A nucleation site is something the cold water molecules will accept as a seed crystal. It can be a small ice crystal, a snow flake, or a piece of dirt the water accepts for an ice crystal. If the surface freezes in still conditions with no snow falling. relatively few nucleation sites are available. The ice crystals will form long, flat spears (they are dendrites, look like Christmas trees and can be seen in any still water in the process of freezing). The spears grow until they run into one another. They then fill in the intervening surface with dentritic branches.

If it is not disturbed, the first thin skin of ice determines the grain structure for the ice that forms as the sheet thickens. Some of the spears grow rotated in the water surface. The ice grains that develop from the rotated spears will grow at an angle the surface. The grains mechanically lock together because the grain boundaries are relatively large planes which have a lot of interlocking between the grains.

Small Grain Ice

Small Grain ice (Honeycomb ice) starts with a lot more nucleation sites. They can be snow or frazzle. Even a very light snow provides plenty of nucleation sites to form a small grain structure.
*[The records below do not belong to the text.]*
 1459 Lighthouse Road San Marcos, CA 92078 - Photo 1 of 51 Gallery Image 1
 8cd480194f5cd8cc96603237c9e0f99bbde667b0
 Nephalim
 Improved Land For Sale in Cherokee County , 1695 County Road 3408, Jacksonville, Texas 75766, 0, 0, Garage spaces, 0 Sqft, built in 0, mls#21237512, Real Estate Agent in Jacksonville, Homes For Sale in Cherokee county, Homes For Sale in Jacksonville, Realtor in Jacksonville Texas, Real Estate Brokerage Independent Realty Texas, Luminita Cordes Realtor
If you look closely at ice forming in still conditions with a little snow falling on its surface, you can see the small grain structure developing. Frazzle is broken ice spear slush that forms in water disturbed by waves. In cold, wavy conditions frazzle can form a thick slush on the surface.
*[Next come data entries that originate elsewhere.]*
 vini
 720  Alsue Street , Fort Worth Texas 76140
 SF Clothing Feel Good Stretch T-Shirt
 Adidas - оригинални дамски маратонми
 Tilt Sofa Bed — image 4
The ice that forms with a lot of nucleation sites has grain boundaries typically less than an inch apart. In this case the grains constrain each other so much they grow almost Straight down. This results in the long narrow grain structure typical of honeycombed ice. The relative weakness of small grain ice is a result of the grain boundaries being interlocked on a much smaller scale. This small scale interlocking melts out quickly when the ice melts.
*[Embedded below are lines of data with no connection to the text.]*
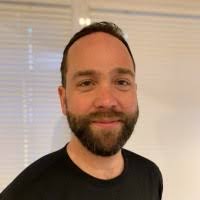 57200+ perfiles de «Roberto With»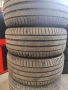 4бр.летни гуми 255/45/18 Michelin, снимка 8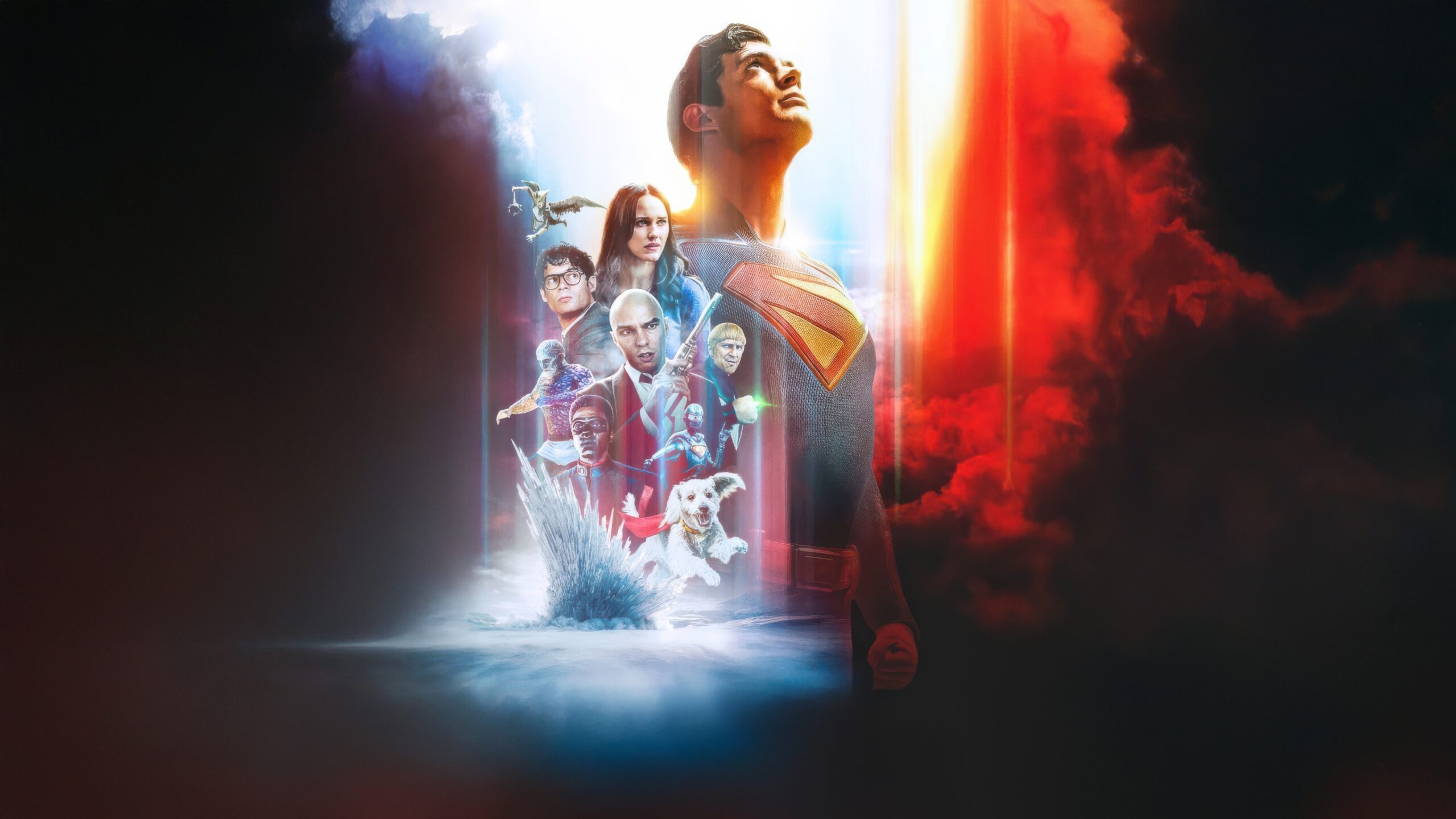wallpapersden.com_poster-of-superman-new-movie-4k_3840x2160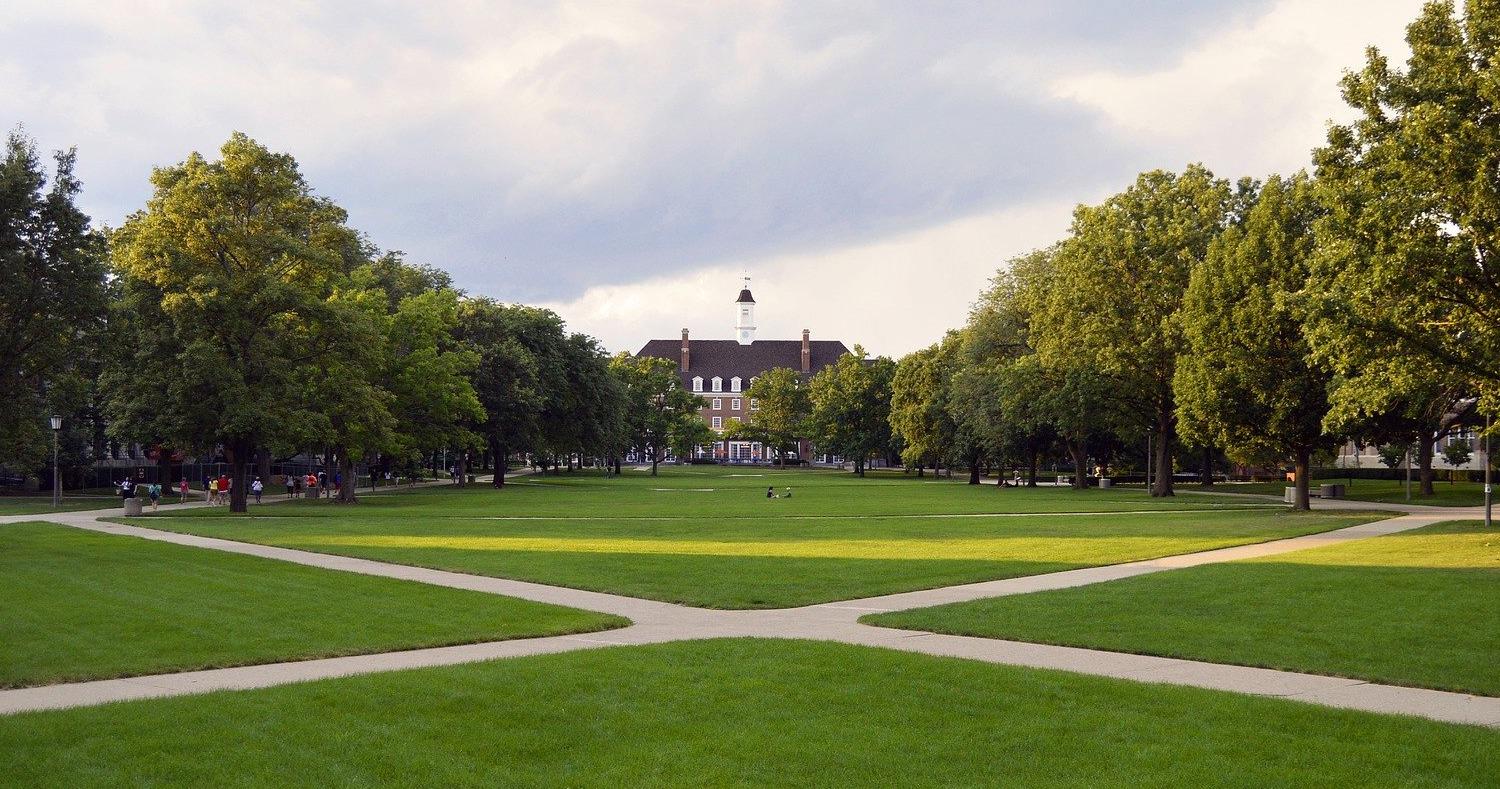 Remote or In-person Classes? What 100 Top Colleges Have Decided for the Fall 2020 Semester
Ice forming on still water with no snow falling will have the largest grain size. As the water is more disturbed the grain size will become smaller. If even a very light snow is falling, small grain ice is almost certain.

Safety on Thawed Ice

If you find yourself walking across well thawed spring ice, looking at the surface of the ice may tell you which ice is strongest. Using a probe (ice chisel or the like) to test the ice before you walk on it is always a good idea on weak or unknown ice.

Small Grain ice is typically dark with a small grain structure made up mostly of 3 to 6 sided polygons. The average dimension of these polygons is generally less than 1 1/4 inches. It chips out into small columnar pieces then hit with the probe. It may be possible to drive the probe through a foot or more if this ice. If the ice feels like it is settling a little when you walk on it, it is!. If you stomp on it you can sometime punch a hole through it. A good time for a dry suit and a belay rope.

A Large Grain Ice surface distinctly shows a much larger and more irregular grain structure. The typical grain dimensions range from 3 inches to as much as 2 feet. This ice tends to have a grayer color in advanced thaw condition. It chips into chunks when poked hard. In an advanced thaw condition, it is much stronger than small grain ice.

It is common to have areas of different grain types mixed together. The size of the sheets of one ice type vary from entire lakes or bays to a patchwork of mixed pieces a few feet in size. Broken up plates of one type often fill in with the other type.

Cobblestone Ice

When a thick ice is thawed enough to melt the grain boundaries all the way through the sheet, an unusual and very rough ice surface can result. The ice melts more at the grain boundaries than on the grains between the boundaries, After refreezing, this can result in a regular but very rough, polished surface. The dimension of the roughness is proportional to the grain size. In large grain ice the result is much like a cobble stone surface. This probably accounted for the extremely rough conditions at World Championship in Arsunda Sweden last year.